Solanas rejected the support of leading feminist thinker Ti-Grace Atkinson.
Like the protagonist of Up Your A--, Solanas was an out-lesbian who occasionally made money through sex work. Unlike the most radical factions of the second-wave feminist movement, she more or less advocated for a social order without men. In other words, Valerie Solanas was to feminism what the Red Army Faction was to anti-capitalist organizing.
Solanas founded a revolutionary organization, SCUM (Society for Cutting Up Men), of which she was the sole member. In the SCUM Manifesto, the piece of work she is best known for, Solanas calls on "civic-minded, responsible, and thrill-seeking females" to "overthrow the government, eliminate the money system, institute complete automation, and destroy the male sex."

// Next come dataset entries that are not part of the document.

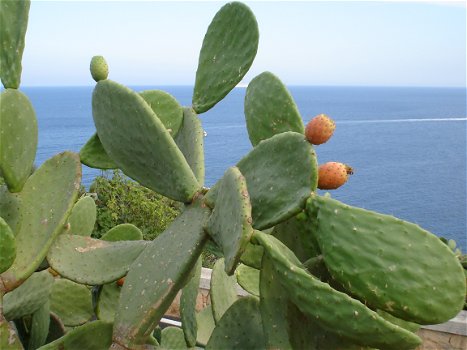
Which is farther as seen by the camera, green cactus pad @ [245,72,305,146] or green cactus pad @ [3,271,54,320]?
green cactus pad @ [3,271,54,320]

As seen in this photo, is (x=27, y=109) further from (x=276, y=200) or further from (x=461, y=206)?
(x=461, y=206)

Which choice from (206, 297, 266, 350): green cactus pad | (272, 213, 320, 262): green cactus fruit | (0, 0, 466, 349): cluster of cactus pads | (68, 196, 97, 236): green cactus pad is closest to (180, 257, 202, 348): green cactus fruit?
(0, 0, 466, 349): cluster of cactus pads

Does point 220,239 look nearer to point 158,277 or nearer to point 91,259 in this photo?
point 158,277

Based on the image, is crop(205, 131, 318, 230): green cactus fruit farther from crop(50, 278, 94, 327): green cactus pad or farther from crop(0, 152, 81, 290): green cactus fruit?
crop(50, 278, 94, 327): green cactus pad

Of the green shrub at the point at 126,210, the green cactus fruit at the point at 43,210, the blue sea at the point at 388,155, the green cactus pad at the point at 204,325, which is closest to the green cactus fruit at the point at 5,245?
the green cactus fruit at the point at 43,210

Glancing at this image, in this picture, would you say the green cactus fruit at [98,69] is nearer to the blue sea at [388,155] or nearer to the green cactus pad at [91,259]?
the green cactus pad at [91,259]

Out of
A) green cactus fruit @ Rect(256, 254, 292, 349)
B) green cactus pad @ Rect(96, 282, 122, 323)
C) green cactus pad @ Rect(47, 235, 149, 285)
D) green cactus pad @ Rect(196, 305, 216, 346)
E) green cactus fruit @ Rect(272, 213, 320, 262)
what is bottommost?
green cactus pad @ Rect(196, 305, 216, 346)
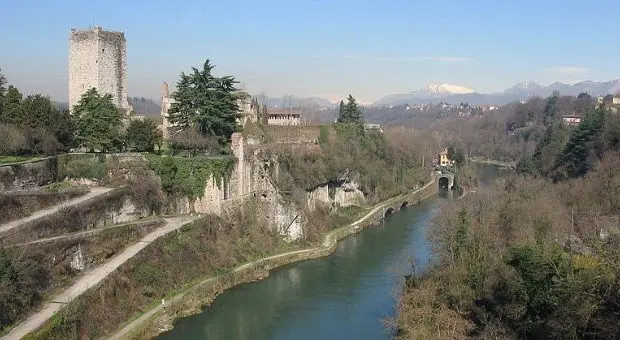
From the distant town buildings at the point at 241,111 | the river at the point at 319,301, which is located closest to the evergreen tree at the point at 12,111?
the distant town buildings at the point at 241,111

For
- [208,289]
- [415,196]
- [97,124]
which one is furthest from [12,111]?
[415,196]

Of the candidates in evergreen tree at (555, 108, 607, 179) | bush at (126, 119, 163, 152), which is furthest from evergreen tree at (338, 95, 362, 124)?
bush at (126, 119, 163, 152)

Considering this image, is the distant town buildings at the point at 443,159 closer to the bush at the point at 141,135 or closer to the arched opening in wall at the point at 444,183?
the arched opening in wall at the point at 444,183

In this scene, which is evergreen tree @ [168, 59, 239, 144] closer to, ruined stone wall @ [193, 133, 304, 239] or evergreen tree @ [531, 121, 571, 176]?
ruined stone wall @ [193, 133, 304, 239]

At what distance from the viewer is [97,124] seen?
2547 cm

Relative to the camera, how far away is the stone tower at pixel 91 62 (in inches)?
1150

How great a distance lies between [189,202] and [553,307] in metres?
15.2

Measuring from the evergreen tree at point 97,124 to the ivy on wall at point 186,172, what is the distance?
217 cm

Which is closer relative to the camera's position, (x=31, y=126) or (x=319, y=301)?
(x=319, y=301)

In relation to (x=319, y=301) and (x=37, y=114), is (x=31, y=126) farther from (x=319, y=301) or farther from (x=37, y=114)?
(x=319, y=301)

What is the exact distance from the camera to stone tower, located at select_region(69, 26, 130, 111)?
95.9ft

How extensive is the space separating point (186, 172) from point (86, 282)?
8767mm

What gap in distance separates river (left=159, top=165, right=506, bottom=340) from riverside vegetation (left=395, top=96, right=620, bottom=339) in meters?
1.71

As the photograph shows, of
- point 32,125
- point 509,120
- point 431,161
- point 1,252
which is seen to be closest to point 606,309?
point 1,252
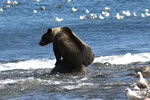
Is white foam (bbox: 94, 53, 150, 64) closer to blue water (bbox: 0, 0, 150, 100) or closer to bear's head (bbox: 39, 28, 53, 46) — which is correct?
blue water (bbox: 0, 0, 150, 100)

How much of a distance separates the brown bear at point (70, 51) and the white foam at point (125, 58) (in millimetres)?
3270

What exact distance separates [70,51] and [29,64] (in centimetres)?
405

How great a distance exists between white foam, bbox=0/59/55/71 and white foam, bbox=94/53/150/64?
6.00 ft

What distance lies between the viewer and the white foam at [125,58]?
728 inches

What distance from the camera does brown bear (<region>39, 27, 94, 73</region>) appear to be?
1514 centimetres

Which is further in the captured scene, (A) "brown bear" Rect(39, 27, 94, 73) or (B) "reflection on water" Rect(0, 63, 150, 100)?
(A) "brown bear" Rect(39, 27, 94, 73)

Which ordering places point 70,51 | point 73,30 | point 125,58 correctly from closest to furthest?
point 70,51, point 125,58, point 73,30

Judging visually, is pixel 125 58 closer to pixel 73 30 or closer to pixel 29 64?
pixel 29 64

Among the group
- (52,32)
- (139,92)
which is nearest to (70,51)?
(52,32)

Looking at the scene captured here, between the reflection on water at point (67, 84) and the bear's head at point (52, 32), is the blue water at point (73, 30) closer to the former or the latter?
the reflection on water at point (67, 84)

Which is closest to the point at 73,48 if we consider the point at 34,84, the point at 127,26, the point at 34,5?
the point at 34,84

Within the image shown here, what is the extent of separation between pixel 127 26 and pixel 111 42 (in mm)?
5676

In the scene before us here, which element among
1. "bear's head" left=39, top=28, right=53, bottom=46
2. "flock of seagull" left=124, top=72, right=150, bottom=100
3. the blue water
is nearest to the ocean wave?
the blue water

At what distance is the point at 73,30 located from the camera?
28016mm
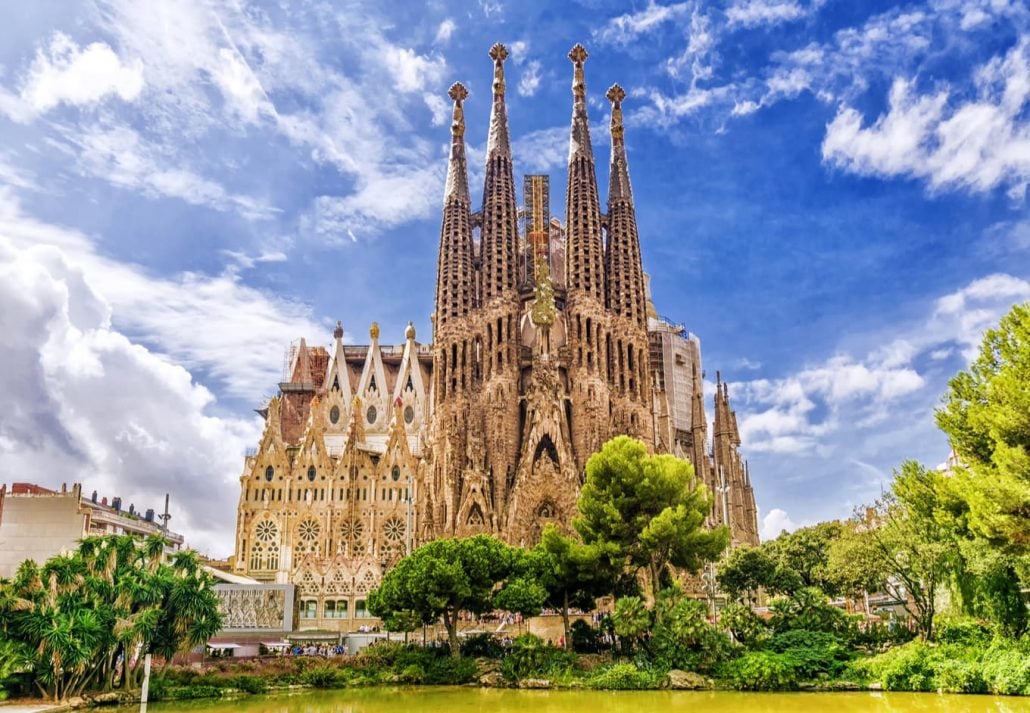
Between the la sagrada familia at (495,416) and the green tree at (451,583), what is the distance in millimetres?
16883

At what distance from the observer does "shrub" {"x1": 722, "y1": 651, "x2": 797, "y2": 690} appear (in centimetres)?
2772

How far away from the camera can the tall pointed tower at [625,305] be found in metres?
56.8

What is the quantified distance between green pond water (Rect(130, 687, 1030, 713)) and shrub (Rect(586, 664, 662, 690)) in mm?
653

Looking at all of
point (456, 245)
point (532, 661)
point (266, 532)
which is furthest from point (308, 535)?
point (532, 661)

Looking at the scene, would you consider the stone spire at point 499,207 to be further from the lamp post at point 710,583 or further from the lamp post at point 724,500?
the lamp post at point 710,583

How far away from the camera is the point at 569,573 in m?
34.5

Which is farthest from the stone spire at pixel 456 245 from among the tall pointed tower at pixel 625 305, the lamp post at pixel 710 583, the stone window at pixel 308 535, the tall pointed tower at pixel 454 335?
the lamp post at pixel 710 583

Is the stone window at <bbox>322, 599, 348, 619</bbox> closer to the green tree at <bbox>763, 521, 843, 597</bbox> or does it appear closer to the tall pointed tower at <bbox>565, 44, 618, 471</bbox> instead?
the tall pointed tower at <bbox>565, 44, 618, 471</bbox>

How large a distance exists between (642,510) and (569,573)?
411 centimetres

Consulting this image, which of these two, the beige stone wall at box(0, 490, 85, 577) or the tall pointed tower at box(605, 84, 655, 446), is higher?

Solanas is best described as a thinker located on the fringes of the feminist movement. In a letter written from prison, she described Ti-Grace Atkinson and the rest of NOW (National Organization for Women) as "professional parasites with nothing of their own going for them." She then urged Atkinson to stop using her influence to advocate for her.
"I know you, along with all the other professional parasites with nothing of their own going for them, are eagerly awaiting my commitment to the bughouse ... I want to make perfectly clear that I am not being committed because of my views or the SCUM Manifesto," she wrote, via Dissent. "Nor do I want you to continue to mouthe [sic] your cultivated banalities about my motive for shooting Warhol."
The Andy Warhol Diaries arrives on Netflix on March 9, 2022.